#### Task requirements
Which lines of the entries hold the string "Zealand"? Copy each one.

#### Records supplied
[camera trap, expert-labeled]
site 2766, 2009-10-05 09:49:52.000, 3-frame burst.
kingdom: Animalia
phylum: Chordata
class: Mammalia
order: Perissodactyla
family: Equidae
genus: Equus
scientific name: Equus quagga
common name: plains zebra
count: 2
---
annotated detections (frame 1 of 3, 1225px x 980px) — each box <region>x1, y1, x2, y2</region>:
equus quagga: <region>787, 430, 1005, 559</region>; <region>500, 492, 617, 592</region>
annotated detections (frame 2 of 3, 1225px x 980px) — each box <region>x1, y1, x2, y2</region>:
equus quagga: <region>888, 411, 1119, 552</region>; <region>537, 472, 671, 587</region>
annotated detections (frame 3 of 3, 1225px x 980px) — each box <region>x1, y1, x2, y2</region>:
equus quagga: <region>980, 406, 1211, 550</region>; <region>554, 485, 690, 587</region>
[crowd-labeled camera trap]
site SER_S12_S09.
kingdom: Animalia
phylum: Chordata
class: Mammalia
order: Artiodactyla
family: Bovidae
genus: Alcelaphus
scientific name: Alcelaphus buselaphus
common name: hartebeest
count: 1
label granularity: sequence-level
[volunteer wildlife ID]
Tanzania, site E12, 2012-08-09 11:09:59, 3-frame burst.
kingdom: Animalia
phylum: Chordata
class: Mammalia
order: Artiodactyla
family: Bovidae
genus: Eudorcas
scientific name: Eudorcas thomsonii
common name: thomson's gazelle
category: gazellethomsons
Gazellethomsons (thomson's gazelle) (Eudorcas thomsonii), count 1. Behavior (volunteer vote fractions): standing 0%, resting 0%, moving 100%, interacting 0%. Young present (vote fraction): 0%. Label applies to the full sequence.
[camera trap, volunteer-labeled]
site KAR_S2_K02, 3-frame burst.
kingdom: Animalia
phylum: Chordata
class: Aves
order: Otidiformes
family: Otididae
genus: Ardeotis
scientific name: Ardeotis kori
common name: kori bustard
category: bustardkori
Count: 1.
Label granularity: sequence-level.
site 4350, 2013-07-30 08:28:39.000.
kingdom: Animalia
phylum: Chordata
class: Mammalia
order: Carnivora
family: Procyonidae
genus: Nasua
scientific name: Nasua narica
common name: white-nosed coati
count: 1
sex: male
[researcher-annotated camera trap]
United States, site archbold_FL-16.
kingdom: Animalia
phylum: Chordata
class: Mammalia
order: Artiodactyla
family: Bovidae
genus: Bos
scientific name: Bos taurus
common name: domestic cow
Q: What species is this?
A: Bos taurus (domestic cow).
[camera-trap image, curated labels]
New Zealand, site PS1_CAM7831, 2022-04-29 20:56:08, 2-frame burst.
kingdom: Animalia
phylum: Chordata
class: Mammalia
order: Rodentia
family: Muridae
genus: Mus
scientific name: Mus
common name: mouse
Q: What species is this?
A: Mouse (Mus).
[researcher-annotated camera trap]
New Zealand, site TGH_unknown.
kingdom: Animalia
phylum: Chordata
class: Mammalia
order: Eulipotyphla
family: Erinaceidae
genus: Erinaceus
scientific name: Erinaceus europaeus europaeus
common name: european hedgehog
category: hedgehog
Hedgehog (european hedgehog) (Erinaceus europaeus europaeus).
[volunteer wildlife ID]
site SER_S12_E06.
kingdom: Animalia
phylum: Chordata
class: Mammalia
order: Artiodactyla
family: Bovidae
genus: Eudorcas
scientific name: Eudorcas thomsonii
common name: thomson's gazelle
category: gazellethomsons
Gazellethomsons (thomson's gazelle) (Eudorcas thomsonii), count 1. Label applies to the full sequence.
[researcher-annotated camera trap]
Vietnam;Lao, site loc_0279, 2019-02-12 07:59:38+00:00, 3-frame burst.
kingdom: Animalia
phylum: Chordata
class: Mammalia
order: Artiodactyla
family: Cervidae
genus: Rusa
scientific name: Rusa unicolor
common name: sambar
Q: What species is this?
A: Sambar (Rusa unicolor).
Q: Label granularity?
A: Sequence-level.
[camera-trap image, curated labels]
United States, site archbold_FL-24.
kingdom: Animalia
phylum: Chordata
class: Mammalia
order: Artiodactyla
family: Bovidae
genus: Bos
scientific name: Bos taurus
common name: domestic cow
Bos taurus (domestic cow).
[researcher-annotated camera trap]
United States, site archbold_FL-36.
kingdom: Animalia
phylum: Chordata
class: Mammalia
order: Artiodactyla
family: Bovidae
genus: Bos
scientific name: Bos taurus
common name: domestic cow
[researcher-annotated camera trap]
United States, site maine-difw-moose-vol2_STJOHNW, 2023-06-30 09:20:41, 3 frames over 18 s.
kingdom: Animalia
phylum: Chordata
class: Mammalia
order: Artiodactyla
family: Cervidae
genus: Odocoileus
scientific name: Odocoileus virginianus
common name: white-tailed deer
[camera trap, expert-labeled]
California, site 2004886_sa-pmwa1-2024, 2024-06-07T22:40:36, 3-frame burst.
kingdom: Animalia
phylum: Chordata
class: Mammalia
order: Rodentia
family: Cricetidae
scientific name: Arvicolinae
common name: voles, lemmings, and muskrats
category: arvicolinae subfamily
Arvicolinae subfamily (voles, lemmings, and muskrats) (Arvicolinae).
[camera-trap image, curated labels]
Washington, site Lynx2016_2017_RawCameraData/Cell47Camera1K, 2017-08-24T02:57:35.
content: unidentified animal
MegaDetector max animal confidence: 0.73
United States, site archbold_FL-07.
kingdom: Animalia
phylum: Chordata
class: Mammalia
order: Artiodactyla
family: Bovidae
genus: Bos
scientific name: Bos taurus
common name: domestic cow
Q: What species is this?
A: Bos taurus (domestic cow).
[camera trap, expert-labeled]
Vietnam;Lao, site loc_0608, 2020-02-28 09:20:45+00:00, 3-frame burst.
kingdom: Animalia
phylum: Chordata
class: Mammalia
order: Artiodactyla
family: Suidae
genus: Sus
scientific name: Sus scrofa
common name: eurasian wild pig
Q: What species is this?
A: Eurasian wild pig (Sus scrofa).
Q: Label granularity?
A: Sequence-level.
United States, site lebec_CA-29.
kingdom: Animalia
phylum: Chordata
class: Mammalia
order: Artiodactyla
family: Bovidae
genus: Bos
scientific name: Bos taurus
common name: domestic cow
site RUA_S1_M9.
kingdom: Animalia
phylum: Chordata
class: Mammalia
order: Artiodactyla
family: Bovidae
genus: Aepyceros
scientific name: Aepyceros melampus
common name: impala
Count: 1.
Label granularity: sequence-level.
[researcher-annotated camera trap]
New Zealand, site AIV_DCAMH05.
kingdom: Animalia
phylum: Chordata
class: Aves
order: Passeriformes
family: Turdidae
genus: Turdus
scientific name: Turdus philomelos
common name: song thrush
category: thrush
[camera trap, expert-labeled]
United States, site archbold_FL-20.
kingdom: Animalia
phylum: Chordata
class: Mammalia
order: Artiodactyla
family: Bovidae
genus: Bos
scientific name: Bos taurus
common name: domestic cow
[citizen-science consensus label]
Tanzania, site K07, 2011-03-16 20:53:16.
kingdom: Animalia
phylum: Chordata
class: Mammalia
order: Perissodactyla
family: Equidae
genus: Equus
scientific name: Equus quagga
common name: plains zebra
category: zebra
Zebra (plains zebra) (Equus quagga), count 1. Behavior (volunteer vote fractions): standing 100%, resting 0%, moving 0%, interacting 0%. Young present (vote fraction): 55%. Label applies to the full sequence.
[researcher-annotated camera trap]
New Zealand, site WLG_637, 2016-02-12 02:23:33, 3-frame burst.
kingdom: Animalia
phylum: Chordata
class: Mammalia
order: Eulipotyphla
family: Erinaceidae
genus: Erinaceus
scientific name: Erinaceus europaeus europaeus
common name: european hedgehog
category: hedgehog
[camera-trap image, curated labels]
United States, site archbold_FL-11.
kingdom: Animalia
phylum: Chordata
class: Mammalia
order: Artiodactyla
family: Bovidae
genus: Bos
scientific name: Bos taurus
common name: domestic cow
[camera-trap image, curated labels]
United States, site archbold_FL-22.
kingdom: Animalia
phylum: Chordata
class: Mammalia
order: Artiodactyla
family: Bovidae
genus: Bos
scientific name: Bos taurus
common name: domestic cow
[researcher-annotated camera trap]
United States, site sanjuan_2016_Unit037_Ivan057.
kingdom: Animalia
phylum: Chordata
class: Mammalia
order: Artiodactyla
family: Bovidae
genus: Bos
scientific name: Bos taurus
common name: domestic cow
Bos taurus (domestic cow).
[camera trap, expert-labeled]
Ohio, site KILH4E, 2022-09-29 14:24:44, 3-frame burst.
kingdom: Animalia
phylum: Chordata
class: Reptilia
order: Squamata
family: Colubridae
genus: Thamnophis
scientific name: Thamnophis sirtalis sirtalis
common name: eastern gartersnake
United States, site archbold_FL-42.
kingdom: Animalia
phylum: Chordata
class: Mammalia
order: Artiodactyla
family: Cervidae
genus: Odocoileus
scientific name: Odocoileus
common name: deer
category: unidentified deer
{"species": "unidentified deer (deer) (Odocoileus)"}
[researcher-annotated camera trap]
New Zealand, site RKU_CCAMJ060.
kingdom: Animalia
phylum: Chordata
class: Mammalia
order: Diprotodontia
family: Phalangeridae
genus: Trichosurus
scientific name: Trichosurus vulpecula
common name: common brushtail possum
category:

#### Answer box
New Zealand, site PS1_CAM7831, 2022-04-29 20:56:08, 2-frame burst.
New Zealand, site TGH_unknown.
New Zealand, site AIV_DCAMH05.
New Zealand, site WLG_637, 2016-02-12 02:23:33, 3-frame burst.
New Zealand, site RKU_CCAMJ060.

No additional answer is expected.